Mengaplikasikan nilai-nilai amar makruf
nahi munkar, dengan menyampaikan hak kepada siapapun yang berhak
menerimanya dan menghalangi orang-orang dzalim dari tindak aniaya yang akan
mereka lakukan.
c.
Hikmah peradilan
Sesuai dengan fungsi dan tujuan peradilan
sebagaimana dijelaskan di atas, maka dengan adanya lembaga peradilan akan
diperoleh hikmah yang sangat besar bagi
kehidupan umat, yaitu :
1. Terwujudnya
masyarakat yang bersih, karena setiap orang terlindungi haknya dengan peraturan
perundang-undangan yang berlaku. Hal ini sejalan dengan sabda Rasulullah saw
yang diriwayatkan oleh sahabat Jabir bin Abdillah dimana beliau Saw menjelaskan
bahwa satu masyarakat tidak dinilai bersih, jika hak orang-orang yang lemah
diambil orang-orang yang kuat.
2. Terciptanya
aparatur pemerintahan yang bersih dan berwibawa, karena masyarakat telah
menjelma menjadi masyarakat bersih.
3. Terwujudnya
keadilan bagi seluruh rakyat. Artinya setiap hak – hak orang dihargai dan
dilindungi. Allah SWT berfirman :
…وَإِذَا حَكَمْتُمْ
بَيْنَ النَّاسِ أَنْ تَحْكُمُوْا بِالْعَدْلِ
Artinya : “ (Allah menyuruh kamu)
apabila kamu menetapkan hukum diantara manusia hendaklah kamu (menetapkan)

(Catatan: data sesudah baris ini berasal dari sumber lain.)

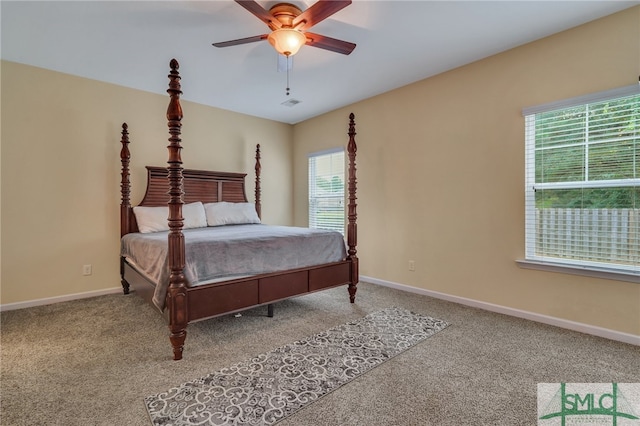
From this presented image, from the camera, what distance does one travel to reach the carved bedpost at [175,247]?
2.10 metres

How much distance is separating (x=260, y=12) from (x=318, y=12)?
39 cm

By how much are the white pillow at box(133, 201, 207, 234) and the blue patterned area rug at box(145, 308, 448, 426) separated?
7.26 feet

hukum itu dengan adil (QS.An Nisa’: 58)
4. Terciptanya ketentraman, kedamaian,
dan keamanan dalam masyarakat.
5. Dapat mewujudkan suasana yang
mendorong untuk meningkatkan ketaqwaan kepada Allah SWT bagi semua pihak. Allah
Swt berfirman :
اِعْدِلُوْا
هُوَ أَقْرَبُ لِلتَّقْوَى
Artinya : “ Berlaku adillah kamu
sekalian karena adil itu lebih dekat kepada taqwa.”(QS. Al – Maidah : 8)
II. HAKIM
a.
Pengertian Hakim
Hakim adalah orang yang diangkat pemerintah untuk menyelesaikan
persengketaan dan memutuskan hukum suatu perkara dengan adil. Dengan kata lain
hakim adalah orang yang bertugas untuk mengadili. Ia mempunyai kedudukan yang
terhormat selama ia berlaku adil.
Terkait dengan kedudukan hakim, Rasulullah menjelaskan dalam salah
satu sabda beliau yang diriwayatkan oleh imam Baihaqi:
إِذَا
جَلَسَ الْقَاضِي فِى مَكَانِهِ هَبَطَ عَلَيْهِ مَلَكَانِ يُسَدِّدَانِهِ وَ
يُوَفِّقَانِهِ وَ يُرْشِدَانِهِ مَا لَمْ يَجِرْ فَإِذَا جَارَ عَرَجَا
َتَرَكَاهُ (رواه البيهقي)
Artinya : “Apabila hakim duduk ditempatnya (sesuai dengan
kedudukan hakim adil) maka dua malaikat membenarkan, menolong dan
menunjukkannya selama tidak menyeleweng. Apabila menyeleweng maka kedua
malaikat akan meninggalkannya. (H.R. Baihaqi)
b. Syarat – syarat Hakim
Karena mulianya tugas seorang hakim dan
beratnya tanggung jawab yang dipikulkan di atas pundaknya demi terwujudnya
keadilan, maka seorang hakim harus memenuhi beberapa kriteria berikut:
1. Beragama Islam. Karena
permasalahan yang terkait dengan hukum Islam tidak bisa dipasrahkan kepada
hakim non muslim.
2. Aqil
baligh sehingga bisa membedakan antara yang hak dan yang bathil
3. Sehat
jasmani dan rohani
4. Merdeka (bukan
hamba sahaya). Karena hamba sahaya tidak mempunyai kekuasaan pada dirinya sendiri
apalagi terhadap orang lain.
5. Berlaku
adil sesuai dengan prinsip – prinsip keadilan dan kebenaran
6. Laki
– laki (bukan perempuan).
Hal ini didasarkan pada firman Allah Swt
:
الرِّجَالُ
قَوَّامُوْنَ عَلَى النِّسَاءِ
Artinya : “ Kaum laki – laki adalah pemimpin kaum
perempuan” (QS. An – Nisa’ ; 34)
Dan hadits Rasulullah Saw:
لَنْ
يُفْلِحَ قَوْمٌ وَلَّوْا أَمْرَهُمْ اِمْرَأَةٌ (رواه البخاري)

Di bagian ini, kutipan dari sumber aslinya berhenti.